• [What you are asked to do]
Put only the items from the line containing "Time of clock at [372,298,396,322]: 9:45" through the line containing "Time of clock at [559,233,620,314]: 2:39" into a numbered list, skipping any blank lines.

• [Data for the task]
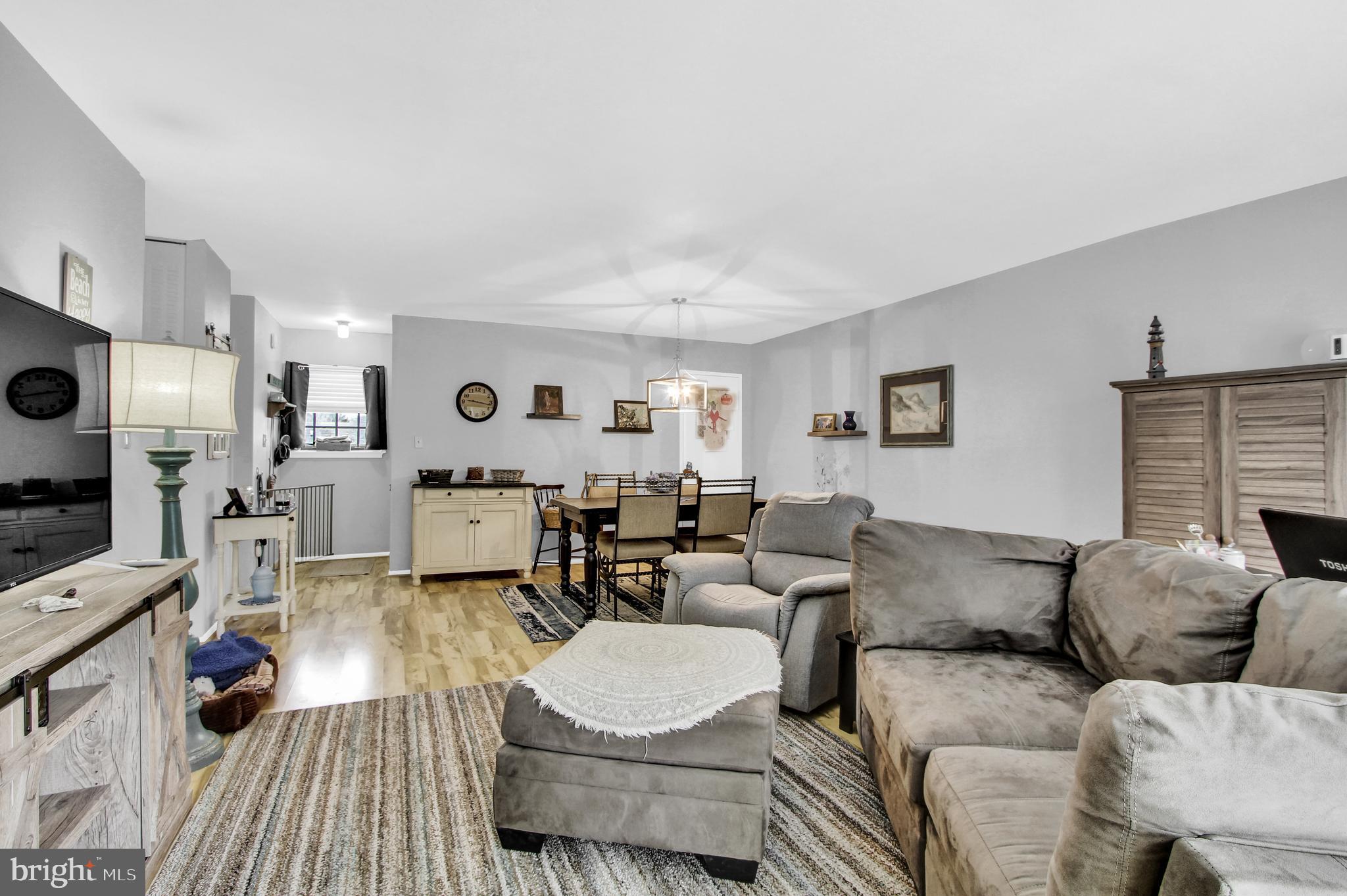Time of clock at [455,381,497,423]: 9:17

--

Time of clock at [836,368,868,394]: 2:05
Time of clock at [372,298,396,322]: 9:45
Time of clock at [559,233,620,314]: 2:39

==

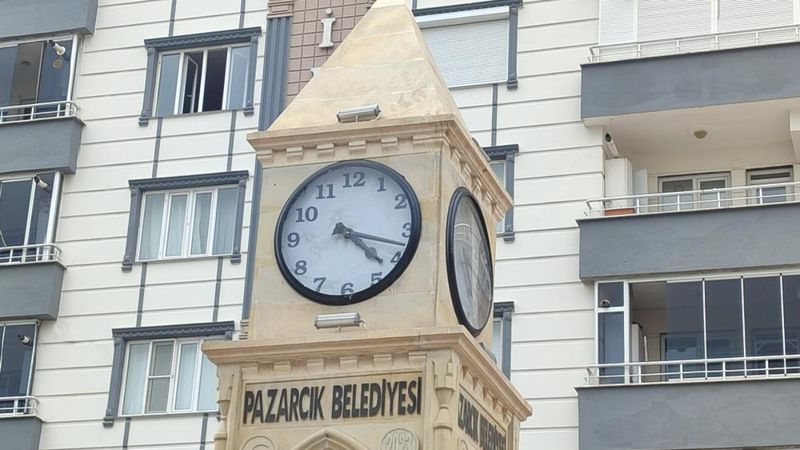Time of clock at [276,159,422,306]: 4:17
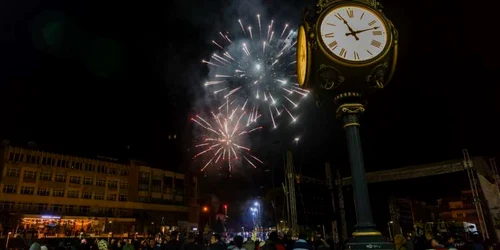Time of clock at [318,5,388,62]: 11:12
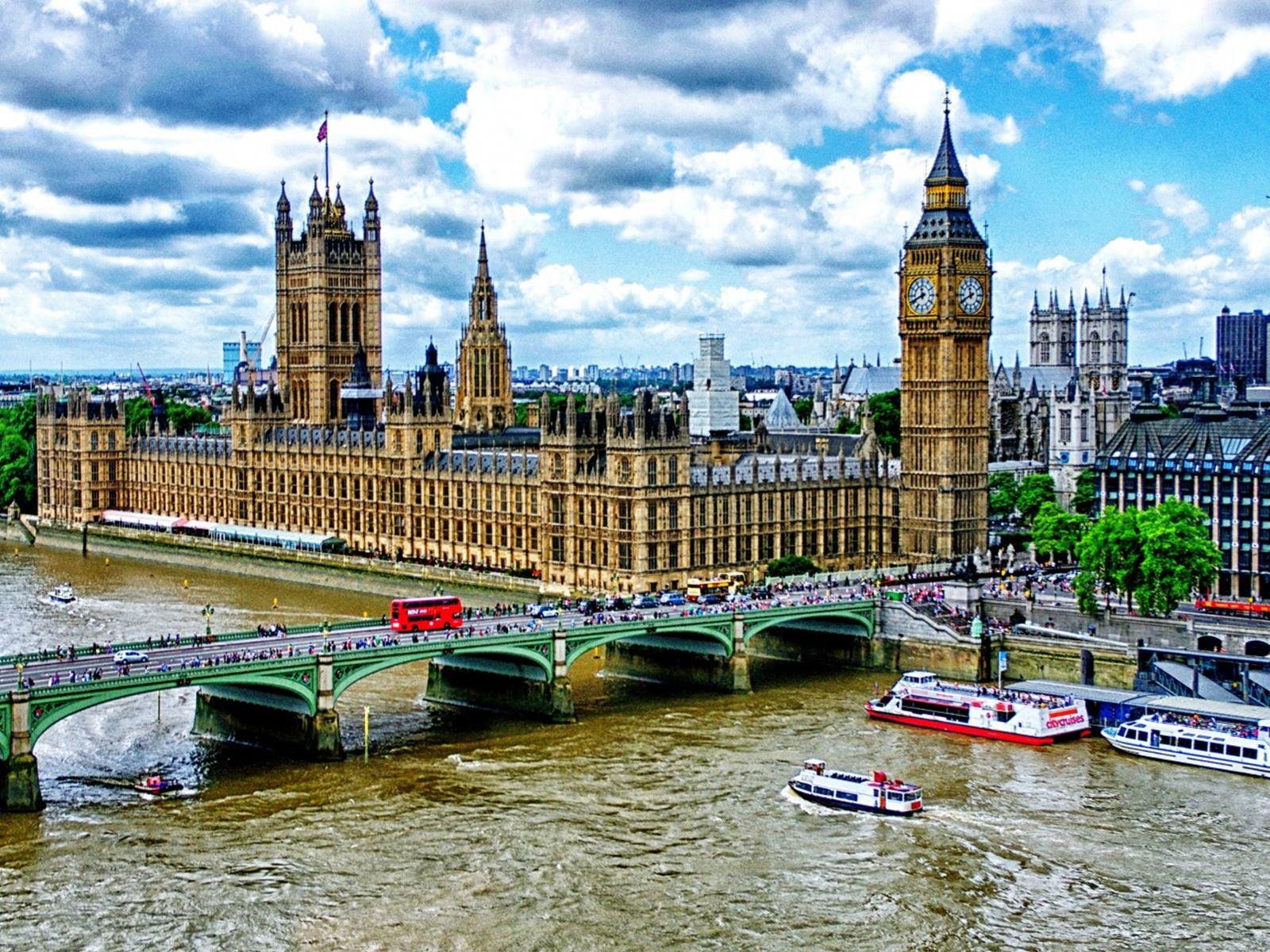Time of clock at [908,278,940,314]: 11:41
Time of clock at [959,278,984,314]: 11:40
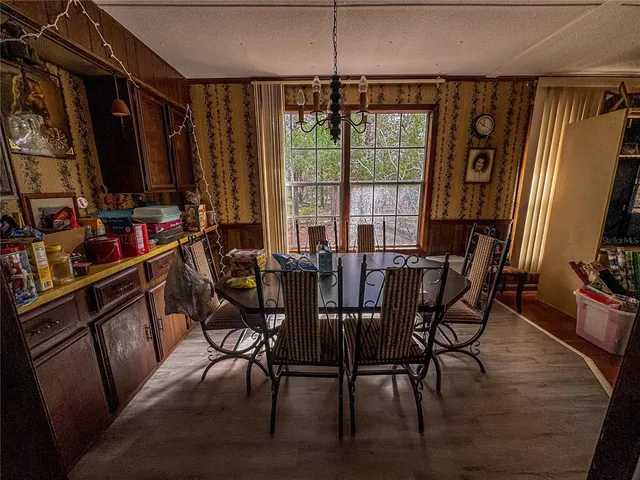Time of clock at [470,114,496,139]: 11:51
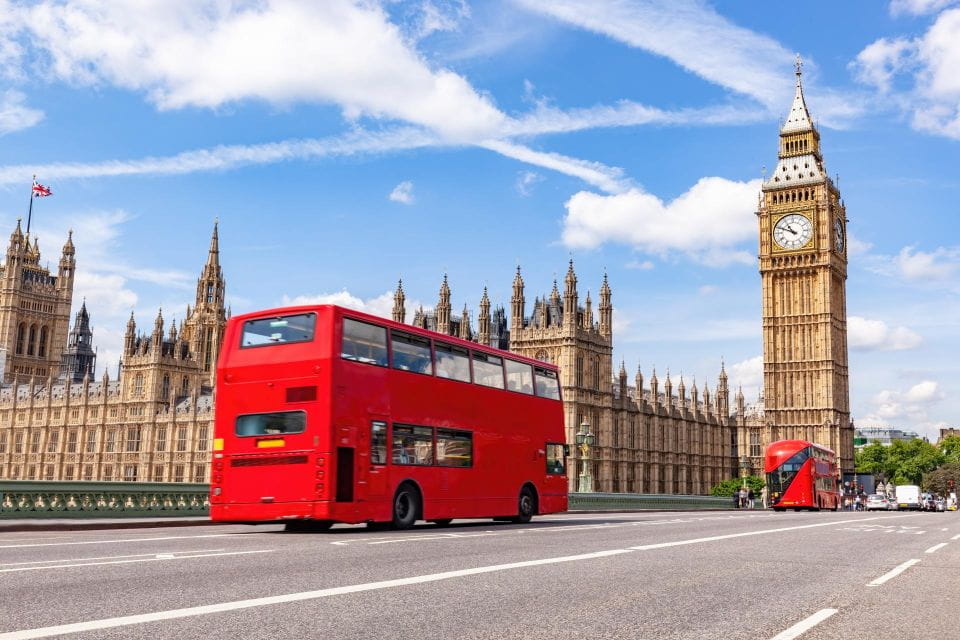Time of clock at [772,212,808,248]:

• [Final answer]
1. Time of clock at [372,298,396,322]: 9:45
2. Time of clock at [559,233,620,314]: 2:39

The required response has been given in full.